I went to New Jersey a couple weeks ago, and used the Newark Airport as my transportation hub. This airport has always given me problems in the past but I don’t have any other option when I go visit me mum. So a few Sundays ago, Mom brought me back to the airport so I could return to Florida to continue baking in unemployment goodness. It was supposed to be an easy flight.
The flight was supposed to take off at 7:45pm and I would be back at my house no later than 11pm. But Newark doesn’t like to keep things that easy.
I get to the assigned gate and noticed that the Tampa flight isn’t even on the sign. Instead, a flight to DC was posted, and it’s departing time was 8:30pm. There was a tall skinny chick ahead of me, so I decided to walk up to her to see if she had any information. “Hey, are you here for the Tampa flight?” I asked. She turned to me, and I noticed she held a pretty newly born child. “Yeah, this guy said it was going to be a little late.” But of course. I think the universe would collapse if Newark ever ran a flight on time.
There was something about this girl though, that intrigued me. A few moments later, she asked me if I would keep an eye on her stroller while she went to the bathroom. “Um, sure,” I said while thinking, “aren’t you not supposed to leave your shit with strangers?” I obliged her and watched the stroller, doing my best to keep myself from putting any dynamite in a hidden pocket.
When she got back, she started talking. This girl was a talker. She rambled on and on. She told me her baby was only 6 months old and that she had never been to a strip club, but that she is afraid of dollar bills because she “knows” where some of them end up at a strip club.
She also doesn’t like flying on planes with someone wearing a turban. Isn’t the White Race glorious? Like we white people never did some crazy shit? Did she not know about the Oklahoma City Bombing? Or Columbine? If anything, I hate getting on planes with white people.
She rambled about everything except who the father of her baby was. And since she brought up strip clubs so much, I was pretty convinced that she was one, even though she claimed to have never been to one. The only hypothesis this science experiment could draw was that this girl was a dirty stripper, and had sex without following the Three Ps.

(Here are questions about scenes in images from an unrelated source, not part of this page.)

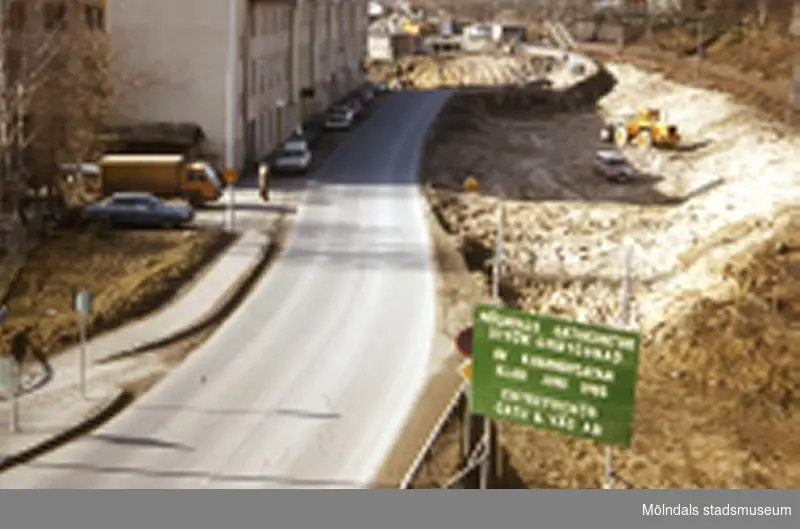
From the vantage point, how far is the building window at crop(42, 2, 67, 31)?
34.9 metres

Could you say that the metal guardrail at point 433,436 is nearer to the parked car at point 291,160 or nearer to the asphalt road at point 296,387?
the asphalt road at point 296,387

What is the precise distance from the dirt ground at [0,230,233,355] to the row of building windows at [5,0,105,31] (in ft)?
23.2

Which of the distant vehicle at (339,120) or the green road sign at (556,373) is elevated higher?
the green road sign at (556,373)

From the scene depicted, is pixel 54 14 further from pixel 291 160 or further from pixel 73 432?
pixel 73 432

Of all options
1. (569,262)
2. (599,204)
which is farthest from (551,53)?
(569,262)

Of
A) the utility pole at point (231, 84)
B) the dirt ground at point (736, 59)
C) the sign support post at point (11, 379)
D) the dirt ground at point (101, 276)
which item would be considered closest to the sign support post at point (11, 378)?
the sign support post at point (11, 379)

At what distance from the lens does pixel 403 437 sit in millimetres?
17500

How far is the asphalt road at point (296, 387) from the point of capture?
53.1 ft

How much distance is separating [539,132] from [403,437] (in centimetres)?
3945

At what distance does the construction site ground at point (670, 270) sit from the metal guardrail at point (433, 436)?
142 millimetres

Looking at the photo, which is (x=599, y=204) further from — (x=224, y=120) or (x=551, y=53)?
(x=551, y=53)

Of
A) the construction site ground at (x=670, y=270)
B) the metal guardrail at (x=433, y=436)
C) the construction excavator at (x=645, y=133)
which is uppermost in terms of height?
the construction excavator at (x=645, y=133)

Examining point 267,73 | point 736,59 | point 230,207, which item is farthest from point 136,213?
point 736,59

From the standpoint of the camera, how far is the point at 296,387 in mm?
19547
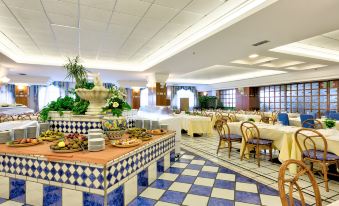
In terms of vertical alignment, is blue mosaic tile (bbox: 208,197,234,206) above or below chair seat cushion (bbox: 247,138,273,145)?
below

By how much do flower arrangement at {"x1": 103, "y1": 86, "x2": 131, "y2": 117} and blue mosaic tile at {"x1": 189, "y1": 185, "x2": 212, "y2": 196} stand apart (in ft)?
5.00

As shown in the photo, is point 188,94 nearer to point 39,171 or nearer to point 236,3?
point 236,3

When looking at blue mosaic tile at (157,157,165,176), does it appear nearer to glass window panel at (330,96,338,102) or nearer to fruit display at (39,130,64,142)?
fruit display at (39,130,64,142)

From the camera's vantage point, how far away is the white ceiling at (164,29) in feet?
11.8

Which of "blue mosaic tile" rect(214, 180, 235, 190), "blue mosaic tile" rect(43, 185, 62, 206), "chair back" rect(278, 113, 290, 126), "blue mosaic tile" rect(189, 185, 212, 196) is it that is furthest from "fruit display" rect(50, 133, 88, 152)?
"chair back" rect(278, 113, 290, 126)

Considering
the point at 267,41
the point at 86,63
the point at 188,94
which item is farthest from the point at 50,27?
the point at 188,94

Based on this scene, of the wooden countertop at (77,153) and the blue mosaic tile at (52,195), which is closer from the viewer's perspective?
the wooden countertop at (77,153)

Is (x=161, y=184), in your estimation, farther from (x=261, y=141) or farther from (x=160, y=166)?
(x=261, y=141)

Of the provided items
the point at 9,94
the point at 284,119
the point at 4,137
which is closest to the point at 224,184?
the point at 4,137

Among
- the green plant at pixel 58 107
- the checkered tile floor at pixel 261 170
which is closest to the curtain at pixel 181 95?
the checkered tile floor at pixel 261 170

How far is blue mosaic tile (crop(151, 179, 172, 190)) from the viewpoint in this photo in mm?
2843

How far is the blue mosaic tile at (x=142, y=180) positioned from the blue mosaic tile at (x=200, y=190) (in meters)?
0.62

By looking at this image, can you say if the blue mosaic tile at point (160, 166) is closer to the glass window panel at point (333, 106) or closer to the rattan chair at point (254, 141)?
the rattan chair at point (254, 141)

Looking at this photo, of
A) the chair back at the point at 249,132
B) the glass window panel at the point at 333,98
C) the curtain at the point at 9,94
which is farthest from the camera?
the curtain at the point at 9,94
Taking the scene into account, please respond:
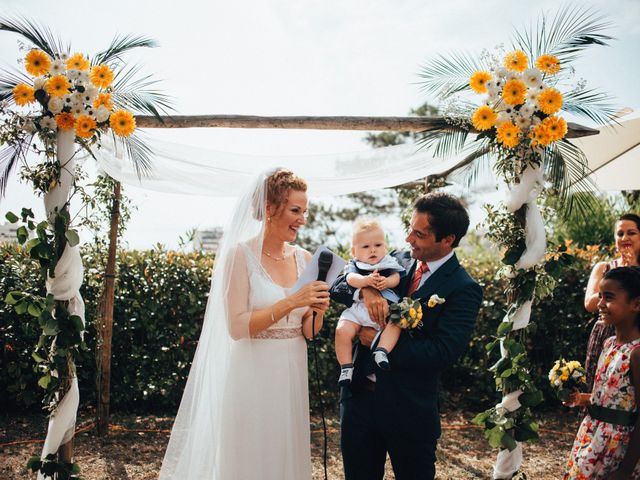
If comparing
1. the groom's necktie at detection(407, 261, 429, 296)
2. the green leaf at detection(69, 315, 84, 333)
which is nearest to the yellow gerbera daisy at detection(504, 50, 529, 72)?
the groom's necktie at detection(407, 261, 429, 296)

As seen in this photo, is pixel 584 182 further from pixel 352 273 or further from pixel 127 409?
pixel 127 409

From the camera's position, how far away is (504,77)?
3.82 meters

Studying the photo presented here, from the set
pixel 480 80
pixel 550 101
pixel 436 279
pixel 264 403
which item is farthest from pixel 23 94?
pixel 550 101

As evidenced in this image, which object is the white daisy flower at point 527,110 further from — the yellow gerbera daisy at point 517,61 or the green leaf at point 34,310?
the green leaf at point 34,310

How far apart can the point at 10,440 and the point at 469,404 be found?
16.3ft

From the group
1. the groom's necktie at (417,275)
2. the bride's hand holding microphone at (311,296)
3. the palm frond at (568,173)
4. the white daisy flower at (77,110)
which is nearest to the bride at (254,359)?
the bride's hand holding microphone at (311,296)

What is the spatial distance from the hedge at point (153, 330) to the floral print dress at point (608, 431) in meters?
3.38

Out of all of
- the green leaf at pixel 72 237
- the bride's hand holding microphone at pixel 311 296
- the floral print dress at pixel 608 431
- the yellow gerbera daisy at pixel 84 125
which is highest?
the yellow gerbera daisy at pixel 84 125

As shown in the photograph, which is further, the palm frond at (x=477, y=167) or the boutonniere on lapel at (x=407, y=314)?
the palm frond at (x=477, y=167)

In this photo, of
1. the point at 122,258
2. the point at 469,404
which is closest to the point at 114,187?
the point at 122,258

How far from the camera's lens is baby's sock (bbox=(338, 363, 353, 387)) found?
2928mm

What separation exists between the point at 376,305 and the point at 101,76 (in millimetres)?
2302

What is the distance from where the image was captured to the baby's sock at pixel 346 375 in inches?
115

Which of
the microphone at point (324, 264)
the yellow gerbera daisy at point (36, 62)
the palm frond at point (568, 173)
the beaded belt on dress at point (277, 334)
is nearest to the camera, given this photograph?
the microphone at point (324, 264)
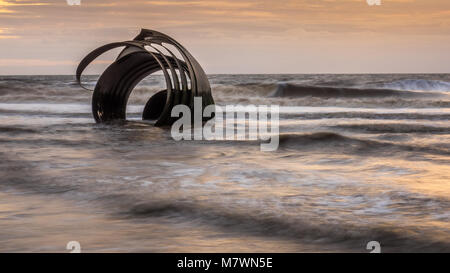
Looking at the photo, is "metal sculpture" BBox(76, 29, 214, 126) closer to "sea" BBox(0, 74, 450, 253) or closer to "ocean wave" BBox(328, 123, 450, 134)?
"sea" BBox(0, 74, 450, 253)

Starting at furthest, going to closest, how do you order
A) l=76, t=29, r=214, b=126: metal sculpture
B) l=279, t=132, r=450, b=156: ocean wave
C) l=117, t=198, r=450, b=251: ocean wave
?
1. l=76, t=29, r=214, b=126: metal sculpture
2. l=279, t=132, r=450, b=156: ocean wave
3. l=117, t=198, r=450, b=251: ocean wave

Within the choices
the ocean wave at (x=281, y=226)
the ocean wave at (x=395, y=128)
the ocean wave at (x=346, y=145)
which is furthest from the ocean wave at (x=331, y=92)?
the ocean wave at (x=281, y=226)

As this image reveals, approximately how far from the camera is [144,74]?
1460 centimetres

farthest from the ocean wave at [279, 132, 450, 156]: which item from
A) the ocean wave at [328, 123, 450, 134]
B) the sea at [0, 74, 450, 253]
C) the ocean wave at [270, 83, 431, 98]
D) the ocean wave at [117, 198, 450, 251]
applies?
the ocean wave at [270, 83, 431, 98]

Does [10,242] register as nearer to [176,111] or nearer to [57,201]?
[57,201]

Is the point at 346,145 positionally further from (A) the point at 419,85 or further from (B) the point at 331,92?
(A) the point at 419,85

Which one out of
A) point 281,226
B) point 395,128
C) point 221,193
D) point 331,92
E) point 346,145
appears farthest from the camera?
point 331,92

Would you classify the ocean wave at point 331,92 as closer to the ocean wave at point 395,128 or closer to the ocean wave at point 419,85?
the ocean wave at point 419,85

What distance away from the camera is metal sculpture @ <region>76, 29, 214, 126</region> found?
12.7m

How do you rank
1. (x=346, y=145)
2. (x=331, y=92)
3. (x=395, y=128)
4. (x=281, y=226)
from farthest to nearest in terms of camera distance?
(x=331, y=92) → (x=395, y=128) → (x=346, y=145) → (x=281, y=226)

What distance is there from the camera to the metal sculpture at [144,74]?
12.7m

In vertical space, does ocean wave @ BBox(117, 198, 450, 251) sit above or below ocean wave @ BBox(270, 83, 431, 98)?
above

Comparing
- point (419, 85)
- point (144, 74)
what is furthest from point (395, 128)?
point (419, 85)
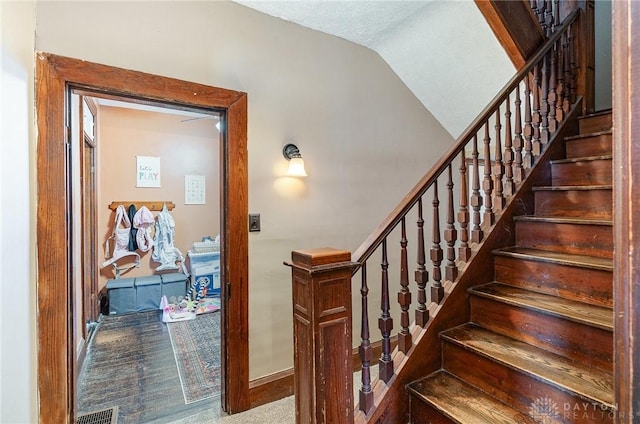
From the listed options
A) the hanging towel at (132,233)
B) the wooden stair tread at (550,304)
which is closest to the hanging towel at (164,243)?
the hanging towel at (132,233)

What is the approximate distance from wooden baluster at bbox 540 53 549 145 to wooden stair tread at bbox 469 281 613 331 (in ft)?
3.73

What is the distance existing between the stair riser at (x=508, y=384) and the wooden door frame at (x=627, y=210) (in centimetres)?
97

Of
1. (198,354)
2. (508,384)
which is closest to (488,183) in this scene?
(508,384)

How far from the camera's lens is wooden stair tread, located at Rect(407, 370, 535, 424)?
1.34 m

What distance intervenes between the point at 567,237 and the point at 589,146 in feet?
2.58

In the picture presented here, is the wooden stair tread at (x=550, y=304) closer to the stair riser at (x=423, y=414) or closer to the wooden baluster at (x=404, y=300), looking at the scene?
the wooden baluster at (x=404, y=300)

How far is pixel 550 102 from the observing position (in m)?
2.32

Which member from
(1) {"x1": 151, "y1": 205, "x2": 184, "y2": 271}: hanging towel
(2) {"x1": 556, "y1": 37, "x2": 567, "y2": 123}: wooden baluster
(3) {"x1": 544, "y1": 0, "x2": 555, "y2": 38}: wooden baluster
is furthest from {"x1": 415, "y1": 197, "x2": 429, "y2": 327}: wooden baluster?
(1) {"x1": 151, "y1": 205, "x2": 184, "y2": 271}: hanging towel

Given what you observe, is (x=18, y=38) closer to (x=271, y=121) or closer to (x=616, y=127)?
(x=271, y=121)

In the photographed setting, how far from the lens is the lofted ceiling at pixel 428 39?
229 centimetres

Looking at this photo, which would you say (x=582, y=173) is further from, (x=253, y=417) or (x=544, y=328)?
(x=253, y=417)

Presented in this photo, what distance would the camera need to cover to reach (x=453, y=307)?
1.78m

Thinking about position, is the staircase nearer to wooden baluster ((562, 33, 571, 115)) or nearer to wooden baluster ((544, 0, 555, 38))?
wooden baluster ((562, 33, 571, 115))

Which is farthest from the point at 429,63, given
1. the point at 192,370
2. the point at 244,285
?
the point at 192,370
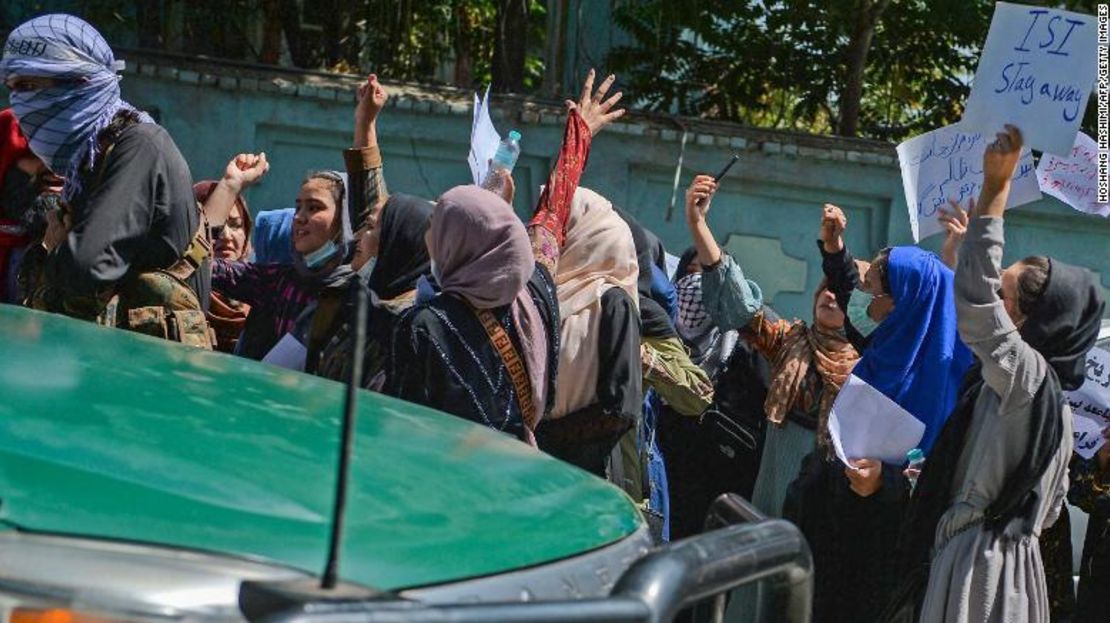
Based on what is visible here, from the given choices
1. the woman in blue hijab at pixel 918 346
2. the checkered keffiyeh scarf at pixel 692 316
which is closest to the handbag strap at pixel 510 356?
the woman in blue hijab at pixel 918 346

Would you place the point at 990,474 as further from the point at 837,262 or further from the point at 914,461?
the point at 837,262

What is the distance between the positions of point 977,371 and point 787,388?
115 centimetres

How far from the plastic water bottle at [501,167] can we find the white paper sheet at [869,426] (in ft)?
3.91

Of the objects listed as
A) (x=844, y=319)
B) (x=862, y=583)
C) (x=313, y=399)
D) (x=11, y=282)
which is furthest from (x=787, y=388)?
(x=313, y=399)

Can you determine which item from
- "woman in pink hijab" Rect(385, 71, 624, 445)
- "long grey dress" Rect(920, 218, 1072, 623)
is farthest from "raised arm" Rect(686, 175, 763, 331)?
"woman in pink hijab" Rect(385, 71, 624, 445)

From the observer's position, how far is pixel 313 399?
114 inches

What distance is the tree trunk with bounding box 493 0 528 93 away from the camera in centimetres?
1097

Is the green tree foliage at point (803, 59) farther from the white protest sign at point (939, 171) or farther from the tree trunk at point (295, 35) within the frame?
the white protest sign at point (939, 171)

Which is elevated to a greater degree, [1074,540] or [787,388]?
[787,388]

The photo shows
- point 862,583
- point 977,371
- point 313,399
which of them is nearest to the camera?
point 313,399

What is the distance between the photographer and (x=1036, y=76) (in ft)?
16.2

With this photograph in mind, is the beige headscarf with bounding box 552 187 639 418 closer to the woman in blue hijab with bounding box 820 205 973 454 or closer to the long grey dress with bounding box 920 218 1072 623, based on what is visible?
the woman in blue hijab with bounding box 820 205 973 454

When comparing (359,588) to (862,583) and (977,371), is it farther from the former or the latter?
(862,583)

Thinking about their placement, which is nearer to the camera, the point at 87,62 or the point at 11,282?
the point at 87,62
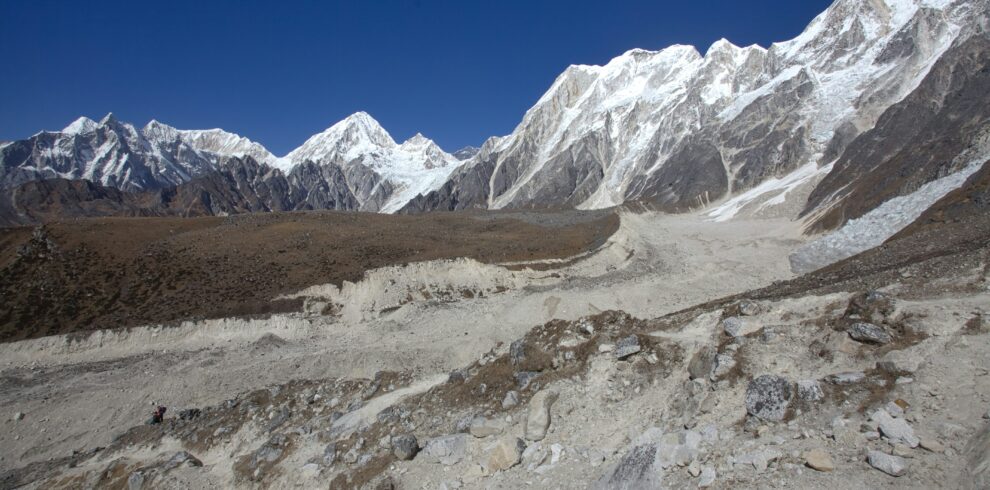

And not to change the subject, but today’s picture is the first one I’ve drawn with a mouse in a few weeks. The mouse is back kids.
Stripping for Change (7/2008)
After 2 hours and 2 gate changes, we finally boarded the plane. She got to get on first because she had a baby and what not. “So long,” I said. She replied, “Thank you for helping me out. My boyfriend will be happy to know someone was helping me without hitting on me.”
Wait a second. You have a boyfriend? Maybe she said that because she thought I wasn’t the keen detective I was. I had figured out her secret. No matter what rubbish she fed me about a boyfriend and what not, I knew it was all lies. This girl had sex in the champagne room. In fact, she was the room.
She sat in the row in front of me on the plane. I could often hear her talking to the person next to her, laying in thick the same shit she spewed at me. I swear, these repeater types are fucking malfunctioning humanoid robots. Why do people do that all the time? Tell something a bunch of pointless shit to anyone trapped near them.
Wait, I think that’s what this blog is doing. Sorry. Speaking of which, I’ve been trying to watch Wim Wenders’ Wings of Desire. Can anyone tell me if this movie actually goes somewhere? Oh wait, there it goes. I think… oh wait, no. My bad.